Two-year-olds with poor motor function are more likely to have a poor understanding of math, according to a new study by researchers in Norway. This knowledge will make it easier for teachers to identify children who may need extra help.
“There were big differences in mathematical skill levels between the children with the strongest and poorest motor skills. Most of the children who had poor motor skills were not very good at mathematics.
“We cannot comment on causality, only that the level of mathematical proficiency can be reflected in motor skills,” said Associate Professor Elin Reikerås of the Norwegian Reading Centre at the University of Stavanger.
“It is important that teachers of small children are aware of these findings. It will be easier for them to identify children who may be at risk of having difficulties in understanding mathematics.”
Researchers studied data from the Stavanger Project, which monitors the development of more than 1000 children aged two to ten years in kindergartens and schools in Stavanger. The vast majority of Norwegian children start kindergarten at the age of one.

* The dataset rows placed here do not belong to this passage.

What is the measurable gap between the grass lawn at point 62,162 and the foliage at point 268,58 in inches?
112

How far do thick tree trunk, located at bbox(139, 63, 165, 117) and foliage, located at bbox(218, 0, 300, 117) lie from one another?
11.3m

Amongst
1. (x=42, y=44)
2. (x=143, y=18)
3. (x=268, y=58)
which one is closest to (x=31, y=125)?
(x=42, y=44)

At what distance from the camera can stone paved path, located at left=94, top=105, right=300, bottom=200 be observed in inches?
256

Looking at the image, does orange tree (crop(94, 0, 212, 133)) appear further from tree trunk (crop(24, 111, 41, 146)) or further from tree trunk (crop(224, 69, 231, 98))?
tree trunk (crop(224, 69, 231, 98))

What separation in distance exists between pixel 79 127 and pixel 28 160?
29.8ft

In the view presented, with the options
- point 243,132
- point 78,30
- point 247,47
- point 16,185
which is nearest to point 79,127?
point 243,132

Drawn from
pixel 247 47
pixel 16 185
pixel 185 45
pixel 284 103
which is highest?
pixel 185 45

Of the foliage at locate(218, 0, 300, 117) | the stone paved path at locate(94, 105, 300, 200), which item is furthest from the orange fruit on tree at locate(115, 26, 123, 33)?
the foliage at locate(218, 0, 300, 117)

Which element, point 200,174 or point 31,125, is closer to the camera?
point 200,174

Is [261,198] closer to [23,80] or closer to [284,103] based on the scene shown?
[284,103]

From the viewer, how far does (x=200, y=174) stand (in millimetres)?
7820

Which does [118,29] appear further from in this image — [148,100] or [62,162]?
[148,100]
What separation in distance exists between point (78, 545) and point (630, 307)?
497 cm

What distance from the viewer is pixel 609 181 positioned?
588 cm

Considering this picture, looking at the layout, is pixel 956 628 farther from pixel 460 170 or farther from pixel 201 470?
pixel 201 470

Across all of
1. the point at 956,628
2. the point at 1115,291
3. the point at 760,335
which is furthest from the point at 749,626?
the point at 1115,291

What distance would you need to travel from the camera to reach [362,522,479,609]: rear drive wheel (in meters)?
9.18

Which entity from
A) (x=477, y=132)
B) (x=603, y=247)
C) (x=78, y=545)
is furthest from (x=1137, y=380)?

The researchers divided the children into three groups according to their level of motor skills: poor, average, and strong. They observed whether the children had mastered motor skills such as putting on clothes, doing jigsaws, eating with a spoon and fork, using scissors, walking around the room without bumping into things, using playground equipment, and throwing and catching a ball.
Different math skills were examined as well, such as if the two-year-olds were able to use their fingers to show how old they were, if they could use the shape sorter box, sort toys or objects (according to color, size or category, for example), demonstrate the difference between big and small through the use of body language or words, use numerals (“I have a thousand cars!”), and draw a tadpole.
“Children with good motor skills were more mathematically advanced in all of the areas that were studied, and those with average scores in the motor skills group also had average scores for mathematical skills,” said Reikerås.
The researchers note that both motor and math skills are important for play, discovery, and experience.
“Children create experiences when they use their bodies. This is also important within mathematics. When children play, climb, crawl, and hide outdoors, this contributes to the development of spatial awareness,” said Reikerås.
“Shapes and sizes are explored through drawing, painting, and playing with blocks. Putting on clothes in the right order or sorting and tidying toys requires both logical reasoning and motor skills. Dealing with numbers, such as giving a cup to everyone and then pointing and saying the numbers, also involves connections with motor function.”
Further research is needed into the significance of motor skills and the early development of math proficiency. Since this study only looked at two-year-olds, the researchers do not currently know if children continue to develop within these two areas and if the correlation continues to be as strong later on.
“Even though we have found a close correlation between mathematical skills and motor function, this does not mean that if we just focus on one area there will be also an improvement in the other area,” Reikerås said.
“It is important to facilitate play-based activities where children can develop in several areas at the same time. Both motor and mathematical skills are important for children in the here and now, at play and during everyday activities, but these skills are also important with regard to development and learning.”
“The earlier this foundation is in place, the better it is for the child. Our findings mean that children with poor motor skills should be observed more closely for poor mathematical skills,” she said.
The findings are published in the European Journal of Early Childhood Education.